Input data:
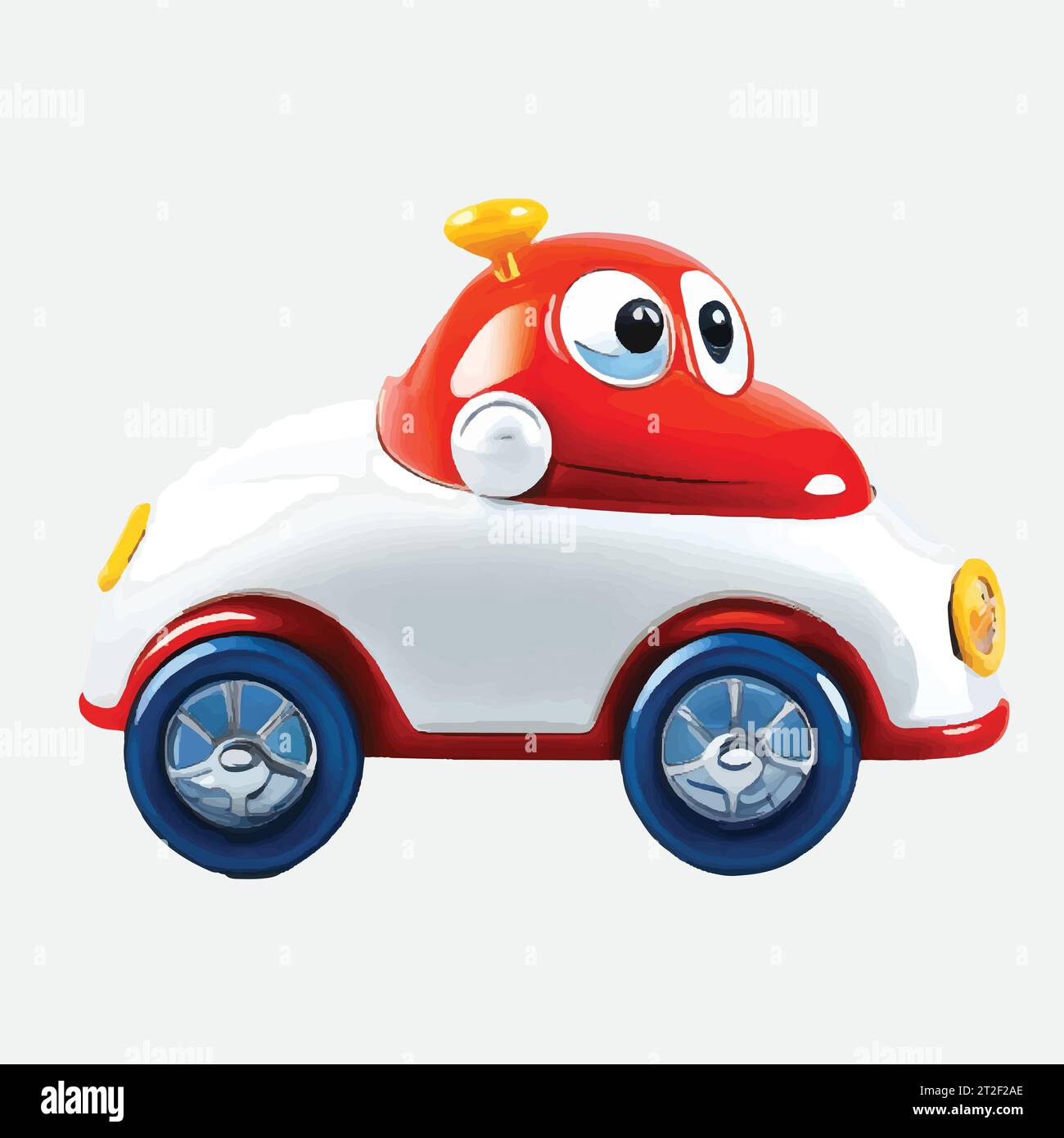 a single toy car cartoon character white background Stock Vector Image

==

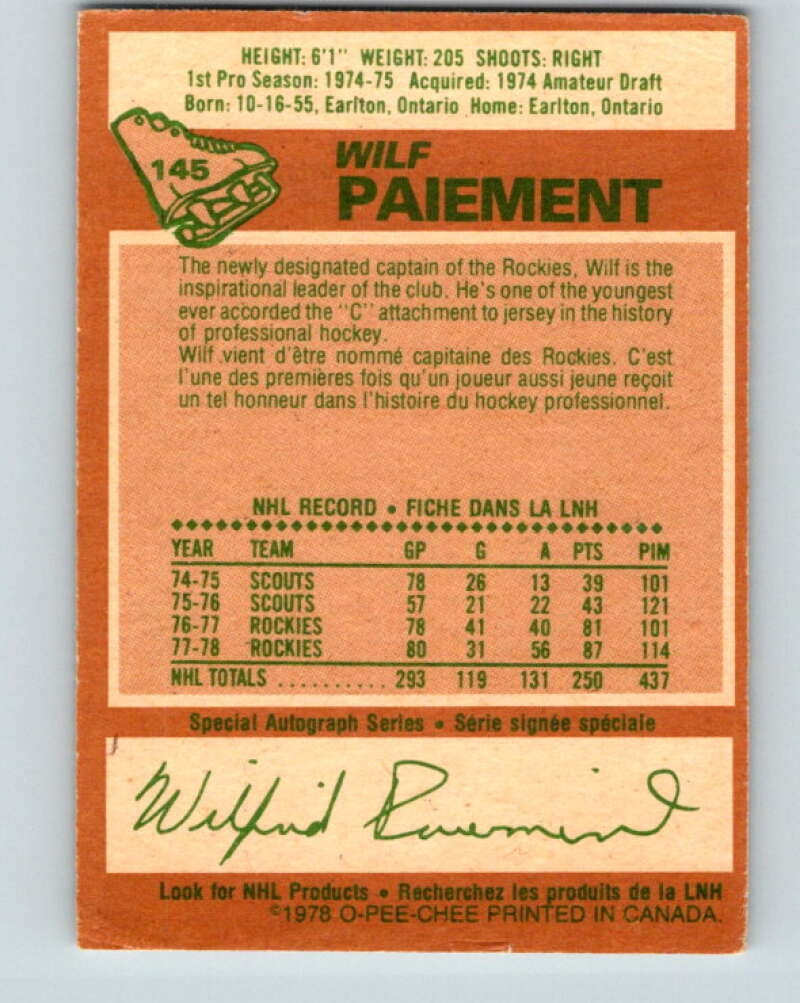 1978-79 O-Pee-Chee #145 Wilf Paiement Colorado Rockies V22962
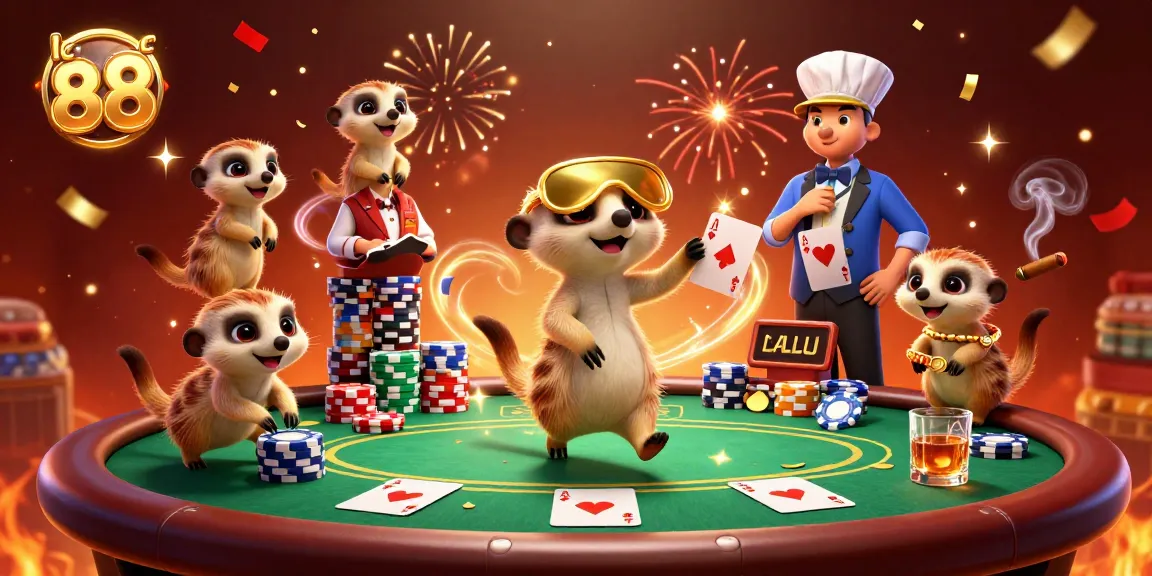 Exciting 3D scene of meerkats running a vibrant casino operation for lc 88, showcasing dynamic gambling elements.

==

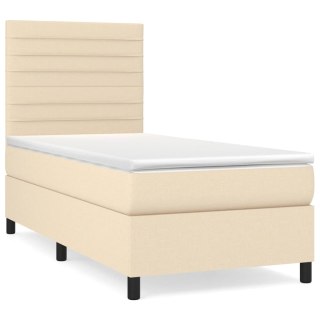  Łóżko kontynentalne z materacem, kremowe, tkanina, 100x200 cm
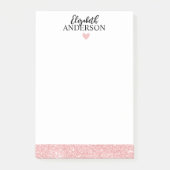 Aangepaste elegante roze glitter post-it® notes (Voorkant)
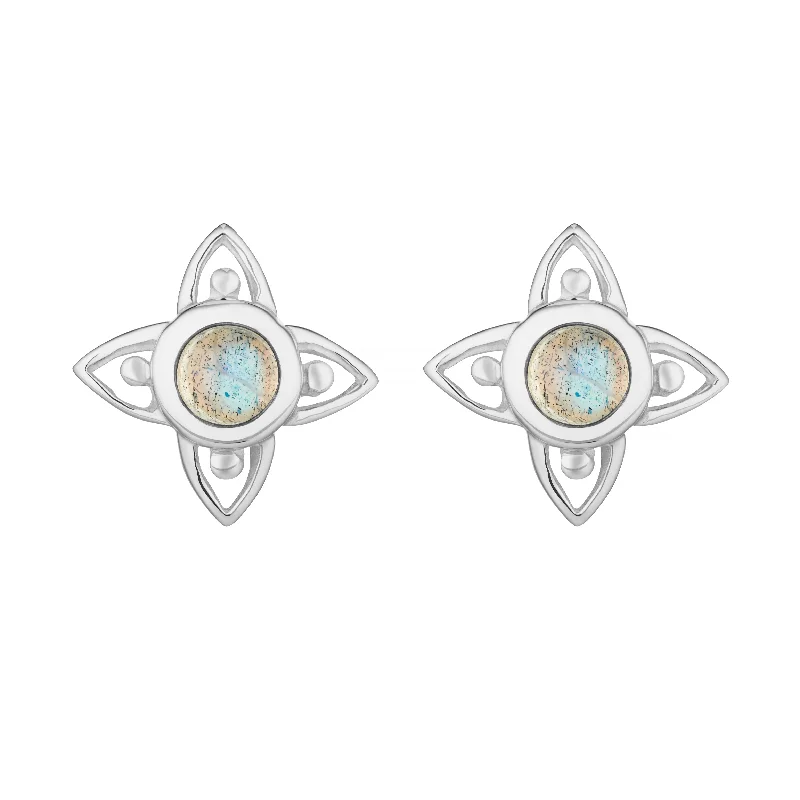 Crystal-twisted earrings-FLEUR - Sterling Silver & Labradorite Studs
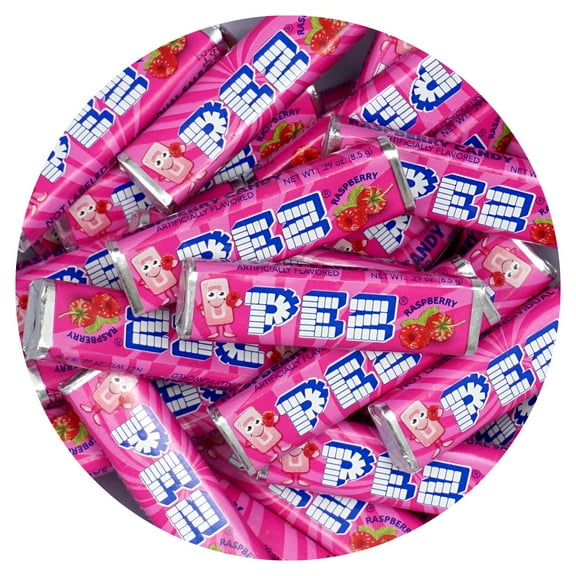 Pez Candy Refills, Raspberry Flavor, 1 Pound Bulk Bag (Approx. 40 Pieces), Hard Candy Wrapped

What the task asks:
In the listing above, find the line containing "1978-79 O-Pee-Chee #145" and the line containing "Exciting 3D scene", then write out both of them and every line between, exactly, with no pictures.

Reply:
 1978-79 O-Pee-Chee #145 Wilf Paiement Colorado Rockies V22962
 Exciting 3D scene of meerkats running a vibrant casino operation for lc 88, showcasing dynamic gambling elements.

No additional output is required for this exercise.